Business

Kansas City’s Country Club Plaza gains 430 workers over the weekend

At times this weekend, moving vans at half-hour intervals are scheduled to disgorge desks, chairs, tables and cabinets, piece-by-piece injecting more signs of business into a Kansas City office building where some empty walls have echoed for two years.

The activity signals a move of 430 employees to the Country Club Plaza, billed as a win for Missouri in the economic development border war with Kansas.

On Friday, carpenters, painters and computer technicians swarmed several floors of the Plaza Steppes building at 700 W. 47th St., moving operations of CBIZ and Mayer Hoffman McCann from Leawood.

The companies’ move to floors 7 through 11 plus part of the 6th floor goes a long way toward repopulating the six and a half floors vacated by the Polsinelli law firm in 2013 when it moved to the new Plaza Vista building just west of the Plaza.

“They’re working round the clock, and will continue through the weekend,” said CBIZ president Carolyn Watley. “The biggest challenge was needing everyone to be packed up and ready to go.”

The logistics of the one-fell-swoop move were detailed. CBIZ and MHM employees left their Tomahawk Creek Parkway work stations at the close of business Thursday and expect to be at work, fully operational, by Monday morning.

CBIZ, a business consulting firm, and MHM, its independent certified public accounting firm, last summer revealed that they had chosen the Kansas City location after a year-long site search prompted by the need to downsize after selling off a related business.

“We wanted the right amount of space for what we are today,” Watley said. “And this location gives us options to take more space as we grow. … Plus, it’s a great opportunity to get refreshed.”
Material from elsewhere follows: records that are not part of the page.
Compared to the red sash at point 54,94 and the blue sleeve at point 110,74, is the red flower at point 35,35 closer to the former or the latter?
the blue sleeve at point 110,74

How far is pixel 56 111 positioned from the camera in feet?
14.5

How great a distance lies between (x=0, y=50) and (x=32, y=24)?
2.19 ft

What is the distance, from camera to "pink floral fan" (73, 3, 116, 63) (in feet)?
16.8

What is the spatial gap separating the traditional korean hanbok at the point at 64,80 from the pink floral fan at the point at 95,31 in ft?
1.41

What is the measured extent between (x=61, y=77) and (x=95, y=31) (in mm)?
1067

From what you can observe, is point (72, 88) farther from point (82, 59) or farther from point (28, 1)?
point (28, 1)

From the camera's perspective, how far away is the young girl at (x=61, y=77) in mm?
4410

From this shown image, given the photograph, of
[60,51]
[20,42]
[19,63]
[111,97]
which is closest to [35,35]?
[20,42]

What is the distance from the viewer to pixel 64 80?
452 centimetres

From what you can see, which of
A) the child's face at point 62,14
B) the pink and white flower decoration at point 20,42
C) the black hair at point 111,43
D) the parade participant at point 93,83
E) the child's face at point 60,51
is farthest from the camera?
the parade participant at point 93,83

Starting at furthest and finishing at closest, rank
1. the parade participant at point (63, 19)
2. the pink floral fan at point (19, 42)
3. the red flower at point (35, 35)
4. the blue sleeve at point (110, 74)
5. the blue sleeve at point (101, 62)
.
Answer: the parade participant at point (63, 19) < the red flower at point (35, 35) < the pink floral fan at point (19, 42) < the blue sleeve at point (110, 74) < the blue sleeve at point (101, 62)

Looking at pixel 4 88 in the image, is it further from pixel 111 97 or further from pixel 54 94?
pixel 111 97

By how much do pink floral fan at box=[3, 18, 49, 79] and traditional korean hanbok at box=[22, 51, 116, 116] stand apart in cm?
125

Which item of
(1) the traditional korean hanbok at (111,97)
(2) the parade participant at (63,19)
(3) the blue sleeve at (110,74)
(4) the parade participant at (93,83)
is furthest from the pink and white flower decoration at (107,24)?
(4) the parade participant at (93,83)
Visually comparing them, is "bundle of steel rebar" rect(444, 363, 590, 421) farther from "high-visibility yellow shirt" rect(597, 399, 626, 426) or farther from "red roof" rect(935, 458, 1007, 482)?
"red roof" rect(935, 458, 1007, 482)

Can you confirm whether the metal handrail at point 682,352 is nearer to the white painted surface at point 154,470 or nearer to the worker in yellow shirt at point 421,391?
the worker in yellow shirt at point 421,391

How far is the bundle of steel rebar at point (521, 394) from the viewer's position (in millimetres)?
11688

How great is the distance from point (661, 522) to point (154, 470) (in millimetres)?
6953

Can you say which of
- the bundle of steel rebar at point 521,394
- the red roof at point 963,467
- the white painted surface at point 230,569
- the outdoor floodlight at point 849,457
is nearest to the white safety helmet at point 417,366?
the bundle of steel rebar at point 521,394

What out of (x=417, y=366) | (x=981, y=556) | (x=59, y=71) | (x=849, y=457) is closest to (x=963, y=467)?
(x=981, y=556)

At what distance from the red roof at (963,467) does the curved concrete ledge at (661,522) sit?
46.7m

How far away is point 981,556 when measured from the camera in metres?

The state of Missouri offered a tax incentive package that could be worth up to $26 million under the Missouri Works program, based on the companies’ meeting specific job creation and investment promises. The program would let the companies keep their employee state income taxes for a certain number of years.

CBIZ and MHM are taking about 120,000 square feet in the 11-story Plaza Steppes tower, which was completed in 1987. It also was known as the Executive Hills-Plaza building. The companies left a 10-year-old building in Leawood.

Watley, who’s active in the Greater Kansas City Chamber of Commerce and other metropolitan organizations, said she believes each company in the area “will do the right thing for their business (location), and that’s what we’re doing.”

Watley said the “border war debate is a large conversation — certainly larger than our company — that involves the states getting together and making a determination for this area to do things differently. And we’re not there yet.”

Meanwhile, she said, the office move worked wonders to get rid of lots and lots of accumulated paper. In preparation, the companies have been shredding and recycling about 75,000 pounds a month.

Not to mention rediscovered eight-inch floppy discs.